### PROVIDED DATA

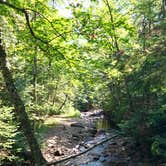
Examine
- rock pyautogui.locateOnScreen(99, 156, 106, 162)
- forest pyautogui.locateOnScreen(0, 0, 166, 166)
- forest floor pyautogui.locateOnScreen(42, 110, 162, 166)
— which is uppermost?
forest pyautogui.locateOnScreen(0, 0, 166, 166)

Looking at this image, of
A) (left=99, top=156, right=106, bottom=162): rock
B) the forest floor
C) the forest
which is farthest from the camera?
(left=99, top=156, right=106, bottom=162): rock

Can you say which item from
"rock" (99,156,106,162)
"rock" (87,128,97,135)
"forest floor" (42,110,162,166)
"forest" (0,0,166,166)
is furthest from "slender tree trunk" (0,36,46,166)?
"rock" (87,128,97,135)

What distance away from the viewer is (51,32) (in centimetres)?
521

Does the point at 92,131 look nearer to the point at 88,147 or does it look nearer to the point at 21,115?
the point at 88,147

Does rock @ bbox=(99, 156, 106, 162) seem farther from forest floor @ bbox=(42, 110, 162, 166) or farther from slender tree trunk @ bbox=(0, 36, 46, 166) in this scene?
slender tree trunk @ bbox=(0, 36, 46, 166)

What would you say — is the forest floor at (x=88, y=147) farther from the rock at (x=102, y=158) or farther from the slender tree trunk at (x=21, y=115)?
the slender tree trunk at (x=21, y=115)

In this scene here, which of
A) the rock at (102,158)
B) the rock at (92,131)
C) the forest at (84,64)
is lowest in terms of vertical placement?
→ the rock at (102,158)

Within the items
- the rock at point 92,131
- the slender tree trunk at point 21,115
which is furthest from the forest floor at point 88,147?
the slender tree trunk at point 21,115

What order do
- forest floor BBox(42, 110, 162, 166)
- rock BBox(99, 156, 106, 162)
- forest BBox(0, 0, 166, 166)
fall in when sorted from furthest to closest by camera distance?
rock BBox(99, 156, 106, 162) → forest floor BBox(42, 110, 162, 166) → forest BBox(0, 0, 166, 166)

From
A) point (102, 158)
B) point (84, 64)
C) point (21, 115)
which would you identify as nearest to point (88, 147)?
point (102, 158)

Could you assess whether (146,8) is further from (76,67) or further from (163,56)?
(76,67)

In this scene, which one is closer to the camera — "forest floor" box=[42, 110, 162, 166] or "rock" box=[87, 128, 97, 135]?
"forest floor" box=[42, 110, 162, 166]

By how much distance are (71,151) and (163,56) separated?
6.90m

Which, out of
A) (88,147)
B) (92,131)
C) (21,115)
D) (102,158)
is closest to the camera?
(21,115)
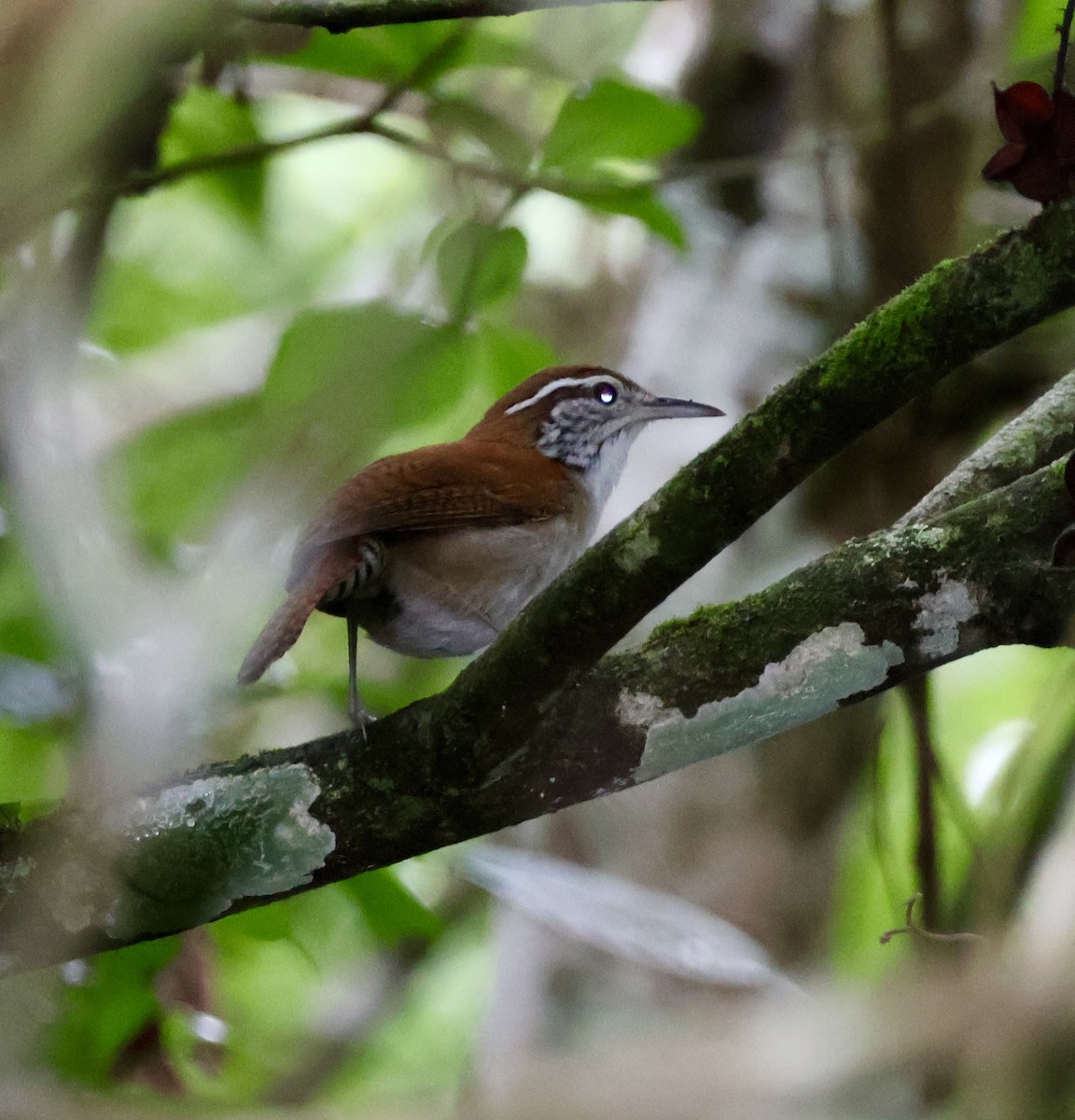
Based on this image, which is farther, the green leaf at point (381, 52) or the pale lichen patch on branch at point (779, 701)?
the green leaf at point (381, 52)

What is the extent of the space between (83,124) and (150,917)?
1.61 metres

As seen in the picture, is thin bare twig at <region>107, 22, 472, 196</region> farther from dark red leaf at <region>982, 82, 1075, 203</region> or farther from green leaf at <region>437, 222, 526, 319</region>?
dark red leaf at <region>982, 82, 1075, 203</region>

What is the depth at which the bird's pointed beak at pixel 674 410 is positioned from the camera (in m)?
4.12

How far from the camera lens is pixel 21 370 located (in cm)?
204

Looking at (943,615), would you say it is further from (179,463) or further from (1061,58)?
(179,463)

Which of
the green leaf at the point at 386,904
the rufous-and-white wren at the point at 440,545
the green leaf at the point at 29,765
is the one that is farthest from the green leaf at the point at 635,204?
the green leaf at the point at 29,765

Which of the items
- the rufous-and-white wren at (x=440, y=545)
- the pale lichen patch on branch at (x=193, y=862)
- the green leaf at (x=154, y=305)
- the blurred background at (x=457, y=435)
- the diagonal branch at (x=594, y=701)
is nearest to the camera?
the blurred background at (x=457, y=435)

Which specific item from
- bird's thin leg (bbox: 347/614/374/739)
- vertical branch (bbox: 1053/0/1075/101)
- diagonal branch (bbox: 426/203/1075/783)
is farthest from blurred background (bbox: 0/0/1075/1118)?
vertical branch (bbox: 1053/0/1075/101)

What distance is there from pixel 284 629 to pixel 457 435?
2.23 m

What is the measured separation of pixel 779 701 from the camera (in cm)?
231

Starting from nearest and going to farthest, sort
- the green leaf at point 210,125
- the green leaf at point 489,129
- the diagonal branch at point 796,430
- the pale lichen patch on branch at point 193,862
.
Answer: the diagonal branch at point 796,430, the pale lichen patch on branch at point 193,862, the green leaf at point 489,129, the green leaf at point 210,125

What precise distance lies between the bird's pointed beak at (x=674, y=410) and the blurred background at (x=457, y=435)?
47cm

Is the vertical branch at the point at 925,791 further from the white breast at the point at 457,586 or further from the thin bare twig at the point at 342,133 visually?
the thin bare twig at the point at 342,133

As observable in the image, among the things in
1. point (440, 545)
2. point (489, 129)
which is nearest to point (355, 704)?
point (440, 545)
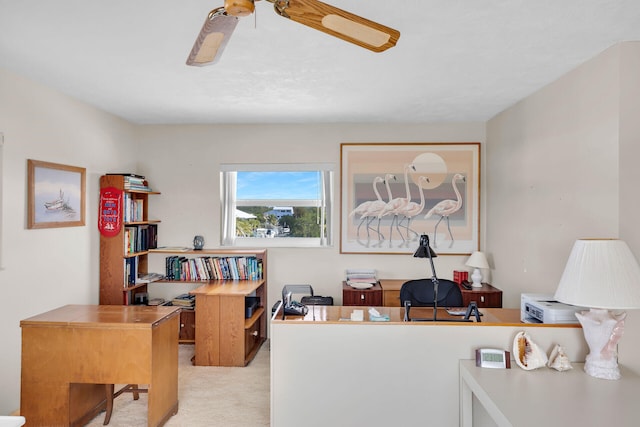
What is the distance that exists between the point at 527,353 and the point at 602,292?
493 mm

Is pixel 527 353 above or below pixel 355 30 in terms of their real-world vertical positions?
below

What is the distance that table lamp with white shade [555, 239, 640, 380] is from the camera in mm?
1819

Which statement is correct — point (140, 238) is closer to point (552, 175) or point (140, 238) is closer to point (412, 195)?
point (412, 195)

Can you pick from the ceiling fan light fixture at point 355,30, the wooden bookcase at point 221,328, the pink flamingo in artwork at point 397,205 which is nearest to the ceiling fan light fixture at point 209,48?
the ceiling fan light fixture at point 355,30

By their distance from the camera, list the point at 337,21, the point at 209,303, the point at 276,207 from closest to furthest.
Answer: the point at 337,21 → the point at 209,303 → the point at 276,207

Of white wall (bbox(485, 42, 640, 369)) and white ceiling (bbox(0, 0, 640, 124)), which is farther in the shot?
white wall (bbox(485, 42, 640, 369))

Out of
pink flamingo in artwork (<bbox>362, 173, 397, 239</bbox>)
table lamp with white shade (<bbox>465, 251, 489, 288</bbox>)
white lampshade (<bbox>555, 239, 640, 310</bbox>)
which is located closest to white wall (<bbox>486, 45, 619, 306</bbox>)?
table lamp with white shade (<bbox>465, 251, 489, 288</bbox>)

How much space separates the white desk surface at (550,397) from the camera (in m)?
1.59

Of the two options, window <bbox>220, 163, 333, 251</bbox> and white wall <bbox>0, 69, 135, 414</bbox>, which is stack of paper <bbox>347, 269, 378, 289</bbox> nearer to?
window <bbox>220, 163, 333, 251</bbox>

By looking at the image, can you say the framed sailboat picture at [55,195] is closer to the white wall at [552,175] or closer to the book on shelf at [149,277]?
the book on shelf at [149,277]

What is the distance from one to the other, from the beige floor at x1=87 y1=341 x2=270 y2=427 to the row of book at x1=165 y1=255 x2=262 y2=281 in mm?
908

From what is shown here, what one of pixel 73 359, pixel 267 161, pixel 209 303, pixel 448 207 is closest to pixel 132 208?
pixel 209 303

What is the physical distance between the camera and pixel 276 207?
15.3 feet

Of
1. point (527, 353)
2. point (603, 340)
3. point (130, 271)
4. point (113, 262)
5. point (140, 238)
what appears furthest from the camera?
point (140, 238)
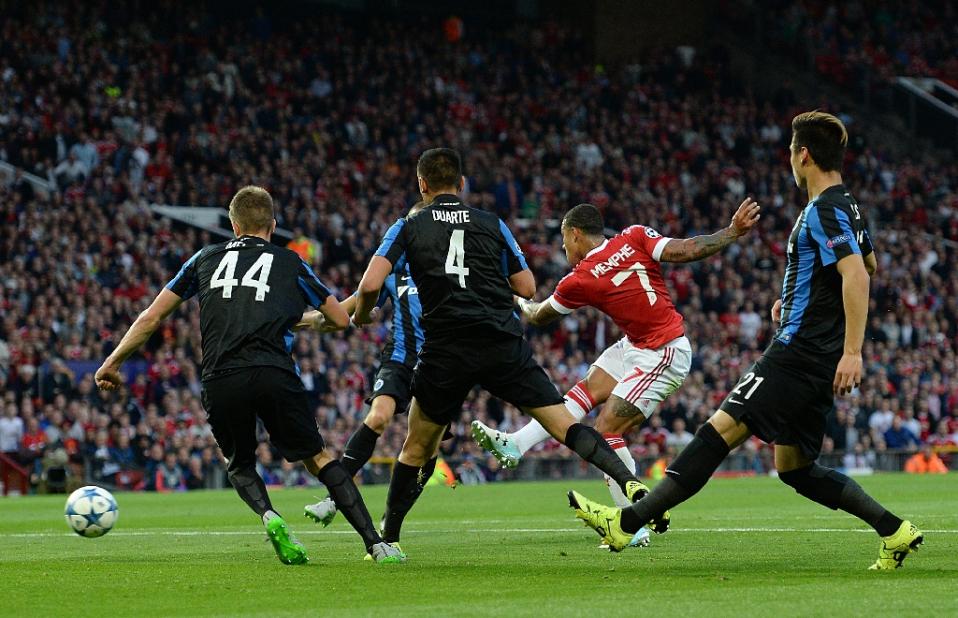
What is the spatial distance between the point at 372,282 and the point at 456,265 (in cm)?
55

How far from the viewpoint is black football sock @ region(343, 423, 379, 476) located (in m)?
11.8

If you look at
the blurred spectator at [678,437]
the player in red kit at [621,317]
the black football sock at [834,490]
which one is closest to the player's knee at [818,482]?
the black football sock at [834,490]

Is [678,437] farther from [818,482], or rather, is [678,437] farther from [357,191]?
[818,482]

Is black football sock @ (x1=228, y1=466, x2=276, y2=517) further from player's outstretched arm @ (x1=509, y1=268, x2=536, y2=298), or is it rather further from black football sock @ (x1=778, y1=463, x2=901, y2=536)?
black football sock @ (x1=778, y1=463, x2=901, y2=536)

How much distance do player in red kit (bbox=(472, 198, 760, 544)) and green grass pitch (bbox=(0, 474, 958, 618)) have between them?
2.80ft

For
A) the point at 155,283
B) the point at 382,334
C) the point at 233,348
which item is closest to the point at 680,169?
the point at 382,334

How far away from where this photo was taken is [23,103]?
29.3 meters

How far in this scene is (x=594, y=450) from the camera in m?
9.10

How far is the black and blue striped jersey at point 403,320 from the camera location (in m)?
12.3

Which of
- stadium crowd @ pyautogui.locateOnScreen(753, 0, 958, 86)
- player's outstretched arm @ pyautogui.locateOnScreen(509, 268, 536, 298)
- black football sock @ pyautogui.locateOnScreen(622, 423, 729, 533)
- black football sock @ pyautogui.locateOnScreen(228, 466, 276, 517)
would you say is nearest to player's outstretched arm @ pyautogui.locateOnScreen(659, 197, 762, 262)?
player's outstretched arm @ pyautogui.locateOnScreen(509, 268, 536, 298)

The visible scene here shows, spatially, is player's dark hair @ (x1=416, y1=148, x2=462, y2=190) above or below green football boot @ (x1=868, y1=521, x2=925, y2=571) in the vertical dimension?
above

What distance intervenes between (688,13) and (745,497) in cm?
2752

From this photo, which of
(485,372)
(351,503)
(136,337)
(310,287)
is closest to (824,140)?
(485,372)

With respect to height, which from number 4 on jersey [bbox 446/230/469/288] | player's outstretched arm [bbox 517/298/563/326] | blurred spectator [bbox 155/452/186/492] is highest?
number 4 on jersey [bbox 446/230/469/288]
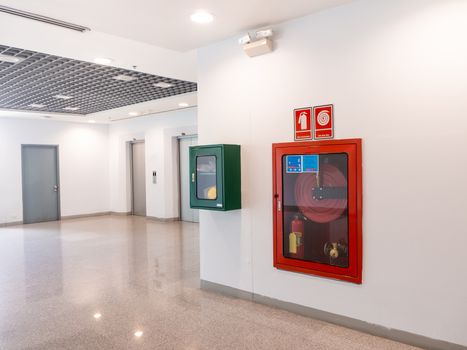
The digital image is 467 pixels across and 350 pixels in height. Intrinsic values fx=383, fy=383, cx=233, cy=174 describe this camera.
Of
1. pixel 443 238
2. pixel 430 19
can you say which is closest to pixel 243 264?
pixel 443 238

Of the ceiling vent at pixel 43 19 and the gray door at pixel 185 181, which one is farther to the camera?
the gray door at pixel 185 181

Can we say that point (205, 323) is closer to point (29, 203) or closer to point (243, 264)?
point (243, 264)

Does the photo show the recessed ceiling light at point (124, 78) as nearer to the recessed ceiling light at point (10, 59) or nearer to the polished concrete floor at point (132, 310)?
the recessed ceiling light at point (10, 59)

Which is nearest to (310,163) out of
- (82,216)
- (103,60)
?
(103,60)

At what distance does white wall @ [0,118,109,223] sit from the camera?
1019 cm

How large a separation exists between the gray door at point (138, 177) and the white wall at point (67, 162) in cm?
110

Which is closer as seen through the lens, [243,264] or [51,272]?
[243,264]

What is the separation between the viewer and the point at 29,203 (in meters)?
10.6

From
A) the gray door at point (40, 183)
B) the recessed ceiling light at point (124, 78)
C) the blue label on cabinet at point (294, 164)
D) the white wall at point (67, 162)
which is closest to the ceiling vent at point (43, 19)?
the recessed ceiling light at point (124, 78)

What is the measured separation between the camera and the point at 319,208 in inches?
143

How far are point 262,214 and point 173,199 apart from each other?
6416 mm

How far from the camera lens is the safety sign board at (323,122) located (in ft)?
11.5

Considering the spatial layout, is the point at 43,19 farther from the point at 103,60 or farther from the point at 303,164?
the point at 303,164

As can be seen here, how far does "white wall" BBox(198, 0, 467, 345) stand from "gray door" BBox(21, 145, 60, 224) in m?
8.71
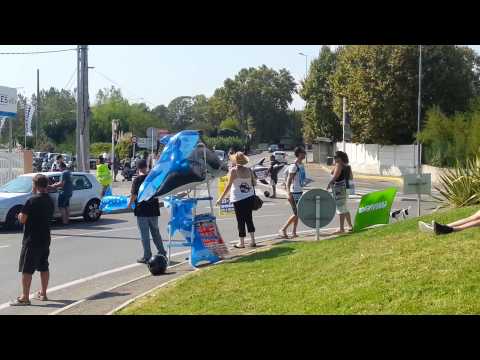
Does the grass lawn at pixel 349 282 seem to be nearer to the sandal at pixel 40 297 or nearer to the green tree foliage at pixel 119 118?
the sandal at pixel 40 297

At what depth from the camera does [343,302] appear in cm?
642

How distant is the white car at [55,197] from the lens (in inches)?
642

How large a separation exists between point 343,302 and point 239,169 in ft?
18.1

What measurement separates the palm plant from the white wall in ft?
104

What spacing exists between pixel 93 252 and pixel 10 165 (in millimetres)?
13312

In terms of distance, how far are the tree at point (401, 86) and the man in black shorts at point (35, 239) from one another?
39535 millimetres

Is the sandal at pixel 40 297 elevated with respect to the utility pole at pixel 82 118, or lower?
lower

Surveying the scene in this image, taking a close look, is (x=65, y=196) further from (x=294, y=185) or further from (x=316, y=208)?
(x=316, y=208)

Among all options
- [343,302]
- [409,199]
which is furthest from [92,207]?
[343,302]

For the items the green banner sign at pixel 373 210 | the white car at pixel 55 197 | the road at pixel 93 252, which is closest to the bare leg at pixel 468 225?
the green banner sign at pixel 373 210

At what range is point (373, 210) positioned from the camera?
12359 millimetres

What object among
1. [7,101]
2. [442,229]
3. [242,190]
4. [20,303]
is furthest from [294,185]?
[7,101]
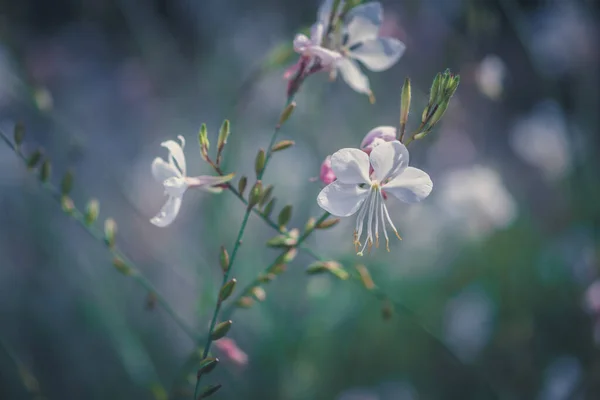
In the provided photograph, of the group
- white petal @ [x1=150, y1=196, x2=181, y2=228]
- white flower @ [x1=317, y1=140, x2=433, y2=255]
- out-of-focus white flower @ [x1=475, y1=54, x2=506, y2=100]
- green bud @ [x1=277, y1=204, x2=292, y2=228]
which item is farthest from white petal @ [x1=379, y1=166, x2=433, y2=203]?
out-of-focus white flower @ [x1=475, y1=54, x2=506, y2=100]

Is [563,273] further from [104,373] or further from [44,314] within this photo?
[44,314]

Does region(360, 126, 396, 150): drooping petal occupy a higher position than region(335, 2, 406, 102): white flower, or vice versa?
region(335, 2, 406, 102): white flower

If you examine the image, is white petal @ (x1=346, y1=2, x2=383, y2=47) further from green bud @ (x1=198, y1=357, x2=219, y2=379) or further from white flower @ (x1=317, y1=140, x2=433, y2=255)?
green bud @ (x1=198, y1=357, x2=219, y2=379)

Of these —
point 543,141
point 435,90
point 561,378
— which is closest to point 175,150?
point 435,90

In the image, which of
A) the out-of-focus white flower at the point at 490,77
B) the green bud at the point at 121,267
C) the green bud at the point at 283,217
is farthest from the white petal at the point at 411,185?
the out-of-focus white flower at the point at 490,77

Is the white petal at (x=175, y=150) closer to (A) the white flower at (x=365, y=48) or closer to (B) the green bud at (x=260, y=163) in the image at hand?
(B) the green bud at (x=260, y=163)

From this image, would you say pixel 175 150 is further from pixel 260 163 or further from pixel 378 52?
pixel 378 52
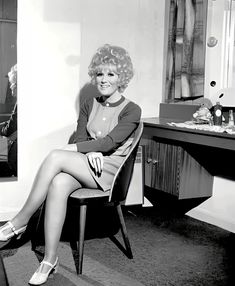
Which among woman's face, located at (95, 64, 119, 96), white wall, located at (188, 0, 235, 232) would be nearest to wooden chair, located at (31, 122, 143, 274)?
woman's face, located at (95, 64, 119, 96)

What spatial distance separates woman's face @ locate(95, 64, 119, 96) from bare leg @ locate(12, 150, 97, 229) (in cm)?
45

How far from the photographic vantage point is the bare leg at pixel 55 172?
7.52 ft

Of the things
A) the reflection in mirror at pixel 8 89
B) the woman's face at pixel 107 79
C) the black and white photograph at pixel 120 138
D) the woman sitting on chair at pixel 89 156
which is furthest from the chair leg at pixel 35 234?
the woman's face at pixel 107 79

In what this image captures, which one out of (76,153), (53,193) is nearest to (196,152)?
(76,153)

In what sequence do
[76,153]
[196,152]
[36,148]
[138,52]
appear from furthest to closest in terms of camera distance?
[138,52] → [36,148] → [196,152] → [76,153]

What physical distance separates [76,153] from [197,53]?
1.31 meters

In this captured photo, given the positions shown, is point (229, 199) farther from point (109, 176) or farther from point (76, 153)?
point (76, 153)

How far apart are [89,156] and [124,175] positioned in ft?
0.72

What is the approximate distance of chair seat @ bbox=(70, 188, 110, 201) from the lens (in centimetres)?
227

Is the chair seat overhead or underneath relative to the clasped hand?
underneath

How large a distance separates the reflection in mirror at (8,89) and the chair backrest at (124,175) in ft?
3.56

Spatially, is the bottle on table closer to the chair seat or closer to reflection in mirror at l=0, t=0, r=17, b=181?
the chair seat

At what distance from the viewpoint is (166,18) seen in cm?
346

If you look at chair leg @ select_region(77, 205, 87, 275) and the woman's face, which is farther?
the woman's face
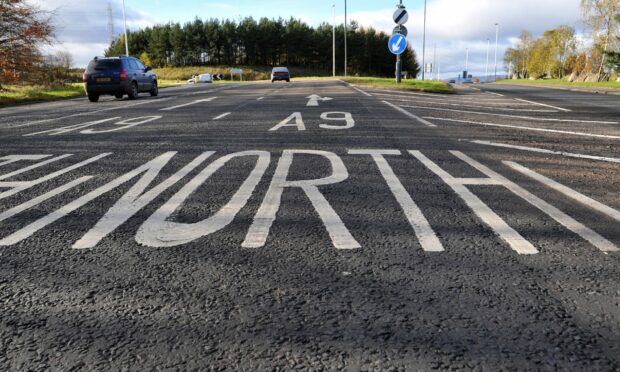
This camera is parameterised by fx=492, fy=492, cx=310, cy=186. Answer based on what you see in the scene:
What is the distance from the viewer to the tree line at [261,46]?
119 metres

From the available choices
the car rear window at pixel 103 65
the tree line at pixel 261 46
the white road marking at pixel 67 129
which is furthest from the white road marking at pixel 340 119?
the tree line at pixel 261 46

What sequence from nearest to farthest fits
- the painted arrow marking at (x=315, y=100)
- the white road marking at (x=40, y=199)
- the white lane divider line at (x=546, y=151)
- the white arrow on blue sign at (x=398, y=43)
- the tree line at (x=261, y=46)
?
the white road marking at (x=40, y=199)
the white lane divider line at (x=546, y=151)
the painted arrow marking at (x=315, y=100)
the white arrow on blue sign at (x=398, y=43)
the tree line at (x=261, y=46)

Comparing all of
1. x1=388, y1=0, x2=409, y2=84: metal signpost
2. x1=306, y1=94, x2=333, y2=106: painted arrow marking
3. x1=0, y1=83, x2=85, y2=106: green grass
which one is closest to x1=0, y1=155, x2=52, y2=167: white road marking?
x1=306, y1=94, x2=333, y2=106: painted arrow marking

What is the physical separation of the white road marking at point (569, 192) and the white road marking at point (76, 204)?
11.8 feet

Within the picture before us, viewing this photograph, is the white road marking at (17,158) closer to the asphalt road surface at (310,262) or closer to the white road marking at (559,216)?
the asphalt road surface at (310,262)

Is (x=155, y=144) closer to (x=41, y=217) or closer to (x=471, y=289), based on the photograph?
(x=41, y=217)

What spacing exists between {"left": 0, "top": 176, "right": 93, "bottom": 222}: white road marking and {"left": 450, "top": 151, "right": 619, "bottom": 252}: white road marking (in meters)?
3.69

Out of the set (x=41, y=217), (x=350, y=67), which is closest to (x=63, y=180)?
(x=41, y=217)

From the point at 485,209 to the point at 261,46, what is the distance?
12183 centimetres

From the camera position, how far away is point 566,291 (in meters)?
2.17

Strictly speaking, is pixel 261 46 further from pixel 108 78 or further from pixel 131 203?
pixel 131 203

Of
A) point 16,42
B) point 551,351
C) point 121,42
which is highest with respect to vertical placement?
point 121,42

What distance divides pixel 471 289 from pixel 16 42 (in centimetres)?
2388

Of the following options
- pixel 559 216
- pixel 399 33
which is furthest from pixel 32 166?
pixel 399 33
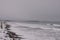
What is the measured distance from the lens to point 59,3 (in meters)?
1.07

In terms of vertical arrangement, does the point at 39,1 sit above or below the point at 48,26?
above

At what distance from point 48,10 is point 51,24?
18 cm

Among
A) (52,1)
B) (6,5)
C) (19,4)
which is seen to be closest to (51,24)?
(52,1)

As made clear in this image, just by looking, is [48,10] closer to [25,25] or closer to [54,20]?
[54,20]

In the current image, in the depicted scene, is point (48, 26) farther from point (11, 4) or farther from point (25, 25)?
point (11, 4)

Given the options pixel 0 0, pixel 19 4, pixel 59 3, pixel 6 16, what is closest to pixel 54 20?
pixel 59 3

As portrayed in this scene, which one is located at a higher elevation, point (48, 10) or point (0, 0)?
point (0, 0)

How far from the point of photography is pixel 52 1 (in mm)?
1061

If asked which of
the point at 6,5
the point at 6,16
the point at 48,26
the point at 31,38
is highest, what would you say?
the point at 6,5

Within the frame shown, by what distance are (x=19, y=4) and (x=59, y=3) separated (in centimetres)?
49

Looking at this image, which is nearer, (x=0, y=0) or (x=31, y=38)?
(x=31, y=38)

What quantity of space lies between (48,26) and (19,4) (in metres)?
0.43

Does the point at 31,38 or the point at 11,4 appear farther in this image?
the point at 11,4

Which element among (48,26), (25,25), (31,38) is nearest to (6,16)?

######

* INSTRUCTIONS FOR THE TASK
Reproduce the records verbatim, starting at the line with "By how much" and continuing through the line with "1.61 metres", both lines included. Omit the pictures from your copy.

* FULL ANSWER
By how much distance are (71,151) and (163,56) separated?
6.90m

Which, out of
A) (88,147)
B) (92,131)
C) (21,115)
D) (102,158)
is closest to the camera?
(21,115)
Based on this image, which is farther, the green leaf at point (381, 52) or the pale lichen patch on branch at point (779, 701)?
the green leaf at point (381, 52)

What is the extent of the space between (83,124) and (150,917)?
1.61 metres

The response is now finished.